Die Verdammten der Taiga by Heinz G. Konsalik

Die Verdammten der Taiga by Heinz G. Konsalik

Autor:Heinz G. Konsalik [Konsalik, Heinz G.]
Die sprache: deu
Format: epub
veröffentlicht: 2010-09-29T04:00:00+00:00


Vier Tage mußte man im Haus bleiben, so lange tobte draußen der Sturm.

Putkin versuchte zwar, hinauszugehen, aber er kam schnell wieder zurück, mit Schnee überzogen und einem vereisten Gesicht, fluchte mit Ausdrücken, die keiner niederschreiben kann, und wärmte sich am Ofen wieder auf.

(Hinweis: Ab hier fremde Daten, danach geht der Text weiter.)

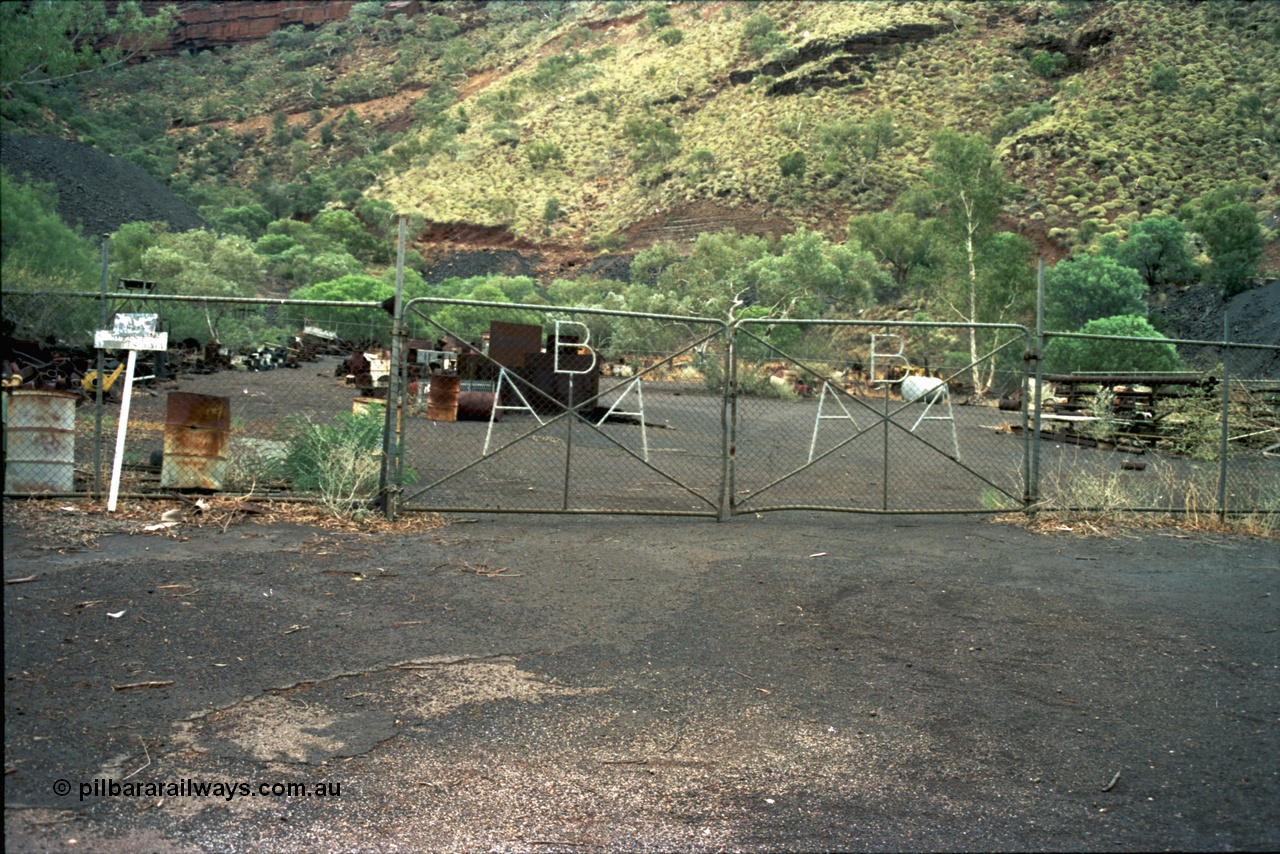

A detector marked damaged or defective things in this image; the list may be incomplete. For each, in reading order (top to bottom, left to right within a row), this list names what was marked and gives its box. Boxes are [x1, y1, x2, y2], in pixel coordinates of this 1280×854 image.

rusted metal barrel [3, 389, 77, 494]
rusty drum [3, 389, 77, 494]
orange rusted barrel [3, 389, 77, 494]
rusted metal barrel [161, 391, 231, 491]
orange rusted barrel [161, 391, 231, 491]
rusty drum [161, 391, 231, 491]
rust stain on drum [161, 391, 231, 491]
rusted metal barrel [424, 371, 460, 422]
rusty drum [424, 371, 460, 422]
orange rusted barrel [424, 376, 460, 425]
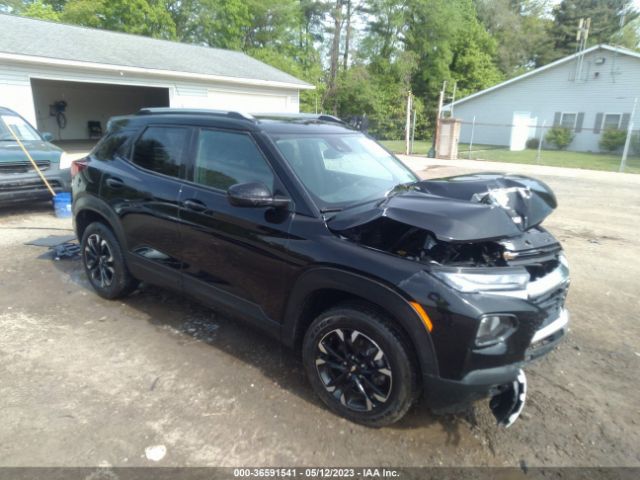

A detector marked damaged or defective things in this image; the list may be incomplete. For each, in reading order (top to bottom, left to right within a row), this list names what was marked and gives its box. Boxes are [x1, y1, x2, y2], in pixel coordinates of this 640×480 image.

crumpled hood [328, 173, 556, 244]
front-end collision damage [490, 370, 524, 426]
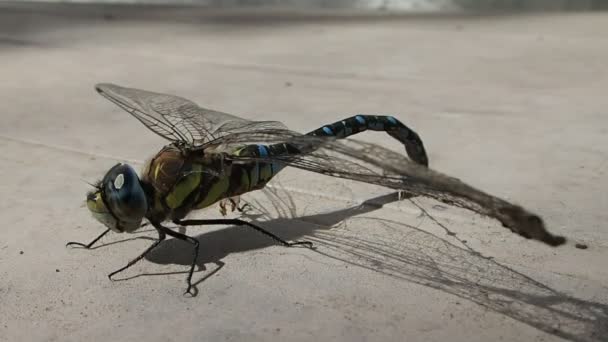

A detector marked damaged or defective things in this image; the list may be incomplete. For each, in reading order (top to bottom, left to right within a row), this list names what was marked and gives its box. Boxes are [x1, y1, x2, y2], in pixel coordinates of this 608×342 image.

crumpled wing [94, 83, 288, 146]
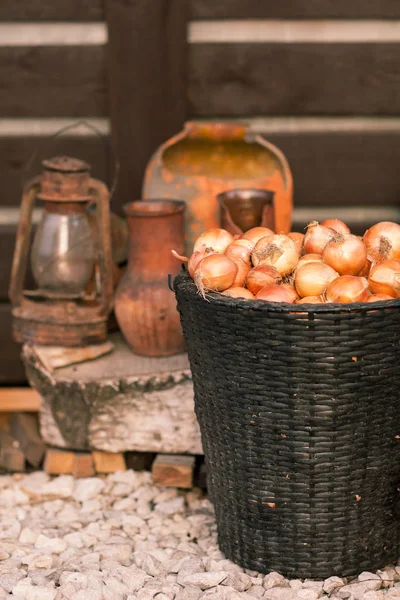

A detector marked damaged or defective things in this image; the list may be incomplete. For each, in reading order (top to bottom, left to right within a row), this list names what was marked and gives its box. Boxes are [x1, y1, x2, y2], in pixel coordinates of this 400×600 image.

Vier Tage zusammen auf engstem Raum, um den Ofen hockend und gezwungen, sich immer anzusehen … wer hält das aus? Vor allem Nadeshna fiel Putkin auf die Nerven: Sie hatte ihr Talent für Schnitzen entdeckt, nachdem die Malerei mit der Maria und ihren ungleichen Brüsten einen vorläufigen Höhepunkt erreicht hatte. Jetzt saß sie am Ofen, hatte ein Stück Holz zwischen die Knie geklemmt und schnitzte daran herum. Der Form nach mußte es einmal eine menschliche Gestalt werden.

»Was wird das, mein Täubchen?« fragte Putkin noch zahm am zweiten Tag der Gefangenschaft. »Sitzt da mit einem Stück Holz zwischen den Beinen. Na na … läßt sich für diesen Ort nichts Besseres finden?« Das war schon ein Angriff, aber da man Putkin jetzt gut genug kannte, überhörte man es.

»Josef –«, sagte Nadeshna gleichgültig und säbelte weiter an dem Holzklotz.

»Was, bitte?« Putkin beugte sich vor. Sein struppiger Bart schien sich zu sträuben wie das Nackenfell eines wütenden Wolfes.

»Der heilige Josef.« Nadeshna hielt das Holz hoch. Tatsächlich, man konnte schon die Form erkennen: ein Mann, der sich auf einen Hirtenstab stützt.

»Nadeshna, geben Sie keine Antwort mehr«, sagte Katja ahnungsvoll.

»Der heilige Josef!« brüllte Putkin. »Und den klemmt sie sich zwischen die Beine! Semjon Pawlowitsch, lassen Sie sich vom heiligen Josef betrügen?«

Morotzkij wollte etwas sagen, aber Nadeshna kam ihm zuvor. »Wir haben keinen Kalender geführt«, sagte sie. »Aber ich habe nachgerechnet, daß wir über den Hausbau vergessen haben, daß Weihnachten gewesen ist. Ich will es nachholen … ich schnitze eine Krippe, und wir werden um sie herumsitzen, uns beschenken und uns allen Frieden wünschen. Igor Fillipowitsch, haben Sie etwas gegen den Frieden?«

Das war eine Frage, auf die Putkin schlecht mit einem unflätigen Gebrüll antworten konnte. Er schnaufte, lehnte sich zurück an die dicken, warmen Flußsteine, aus denen man den mächtigen Ofen gebaut hatte, und streckte die gewaltigen Beine von sich.

»Als wir uns kennenlernten, damals, auf der verdammten Lichtung, in die wir hineingefallen waren, hat jeder von uns sein Leben erzählt«, sagte er nach einer Weile Stille. Es war eine Ruhe, die sich auflud mit Spannung. »Setzen wir das fort, Freunde. Draußen wird es noch lange toben, ich kenne das. Ich habe einmal in einem Erdloch zehn Tage aushalten müssen, weil der Sturm mich sonst wie ein welkes Blatt übers Land getrieben hätte. Wir haben jetzt Zeit, uns weiter zu entblößen. Morotzkij, Professorchen mit blutigen Händen, der Tiere beobachtet, wie sie sich begatten: Wie stellen Sie sich Ihr Leben weiter vor?«

»Ich werde Nadeshna heiraten.« Morotzkij legte den Arm um die Schulter der zierlichen Lehrerin Abramowa. »Ich werde ein bürgerliches Leben führen. Ich habe keine blutigen Hände, wie Sie meinen, Igor Fillipowitsch. Ich habe meine Frau getötet in einem Rausch von Enttäuschung und tiefster seelischer Qual. Ich habe meine Frau geliebt. Nadeshna weiß, wie ich darunter gelitten habe, bis sie in mir einen neuen Lebensmut erweckte.